Eltern, die Seminare besucht haben, berichten von mehr Gelassenheit und Sicherheit im Erziehungsverhalten und auch von weniger Ängsten gegenüber Themen wie Sekten oder Drogen. Mehr Vertrauen in die eigene Erziehungskompetenz und mehr Verständnis für die Bedürfnisse der Kinder gehören auch zu den positiven Resultaten der verstärkten "Elternbildung."

Jene Eltern, die Elternbildungsseminare als hilfreich erfahren haben, stehen in der Folge bei Bedarf auch Beratungs- und Kriseninterventionsstellen (zum Beispiele bei Eßstörungen oder massiven Schulproblemen ihrer Kinder) wesentlich offener gegenüber und nehmen diese auch eher und vor allem zeitlich früher in Anspruch.

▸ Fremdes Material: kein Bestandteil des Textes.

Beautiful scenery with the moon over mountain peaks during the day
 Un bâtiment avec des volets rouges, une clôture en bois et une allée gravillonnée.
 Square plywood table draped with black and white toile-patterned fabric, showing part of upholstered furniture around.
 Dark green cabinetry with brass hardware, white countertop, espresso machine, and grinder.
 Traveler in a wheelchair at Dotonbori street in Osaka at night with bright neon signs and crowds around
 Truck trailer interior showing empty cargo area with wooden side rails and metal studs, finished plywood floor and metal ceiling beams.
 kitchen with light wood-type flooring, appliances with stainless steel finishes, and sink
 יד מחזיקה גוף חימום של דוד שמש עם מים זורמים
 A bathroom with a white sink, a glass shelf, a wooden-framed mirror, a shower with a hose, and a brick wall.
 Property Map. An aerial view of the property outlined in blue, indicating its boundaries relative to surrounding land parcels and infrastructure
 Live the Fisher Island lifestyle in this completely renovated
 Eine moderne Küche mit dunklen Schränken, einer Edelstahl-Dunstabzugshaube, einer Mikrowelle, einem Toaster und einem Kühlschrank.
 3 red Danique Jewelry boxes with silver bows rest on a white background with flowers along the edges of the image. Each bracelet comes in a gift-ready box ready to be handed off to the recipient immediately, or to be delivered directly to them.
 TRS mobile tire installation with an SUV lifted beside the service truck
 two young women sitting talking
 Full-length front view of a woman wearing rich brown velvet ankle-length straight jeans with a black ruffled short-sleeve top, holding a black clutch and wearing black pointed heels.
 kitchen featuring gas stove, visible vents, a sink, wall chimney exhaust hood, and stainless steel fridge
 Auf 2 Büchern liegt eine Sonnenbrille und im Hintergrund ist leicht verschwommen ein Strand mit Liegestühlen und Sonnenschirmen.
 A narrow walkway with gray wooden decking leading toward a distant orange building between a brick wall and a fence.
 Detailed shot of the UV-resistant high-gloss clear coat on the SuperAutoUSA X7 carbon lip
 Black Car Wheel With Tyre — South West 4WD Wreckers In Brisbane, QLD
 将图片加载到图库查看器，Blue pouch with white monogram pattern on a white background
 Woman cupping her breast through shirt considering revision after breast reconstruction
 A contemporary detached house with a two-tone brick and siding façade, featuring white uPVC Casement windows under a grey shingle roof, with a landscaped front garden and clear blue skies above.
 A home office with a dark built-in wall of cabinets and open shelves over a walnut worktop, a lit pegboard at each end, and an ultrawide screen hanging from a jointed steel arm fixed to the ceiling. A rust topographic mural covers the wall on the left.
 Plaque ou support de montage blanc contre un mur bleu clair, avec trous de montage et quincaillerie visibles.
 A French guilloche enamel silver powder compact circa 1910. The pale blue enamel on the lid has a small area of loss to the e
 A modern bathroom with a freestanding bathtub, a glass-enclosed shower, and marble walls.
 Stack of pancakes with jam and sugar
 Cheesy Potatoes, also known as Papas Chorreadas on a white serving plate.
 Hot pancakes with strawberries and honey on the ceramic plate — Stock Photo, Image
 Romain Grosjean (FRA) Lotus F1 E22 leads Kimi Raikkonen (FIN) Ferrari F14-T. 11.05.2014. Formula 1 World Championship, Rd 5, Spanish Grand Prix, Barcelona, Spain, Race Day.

Familien sind nicht nur die Summe der Einzelpersonen, aus denen sie bestehen. Obwohl sie sich im Fluß ständiger Veränderungen befinden, haben sie doch eine gewisse Struktur und eine bestimmte Ordnung. Störungen oder Konflikte hängen nicht nur von einer Einzelperson ab, sie entstehen durch ein ganzes Beziehungssystem, ganz besonders natürlich im "System" der Familie. Negative Kommunikationskreisläufe, die immer nach dem gleichen Muster ablaufen, ohne daß sich für ein bestimmtes Problem eine Lösung ergibt, brauchen Klärung und Hilfe von außen.

Ein Nachdenken über die Zukunft schließt auch ein Nachdenken über die Erziehung unserer Kinder mit ein. Wir werden dabei aber nicht umhin können, auch über uns selbst nachzudenken. Darüber, was wir unseren Kindern vorleben, welche Lebensbedingungen wir ihnen schaffen und ob diese Lebensbedingungen auch die sind, die unsere Kinder brauchen und wollen.

Ein funktionierendes Miteinander der Generationen kann nur im Austausch von Interessen und Bedürfnissen aller Beteiligten gelingen. Zum vielzitierten Generationenvertrag gehören nicht nur Erwerbstätige und Pensionisten, sondern auch die Generation unserer Kinder.

Eltern sollten daher jede Unterstützung bekommen, die ihnen bei der Erziehung ihrer Kinder hilft, denn Erziehungsarbeit ist auch Beziehungsarbeit.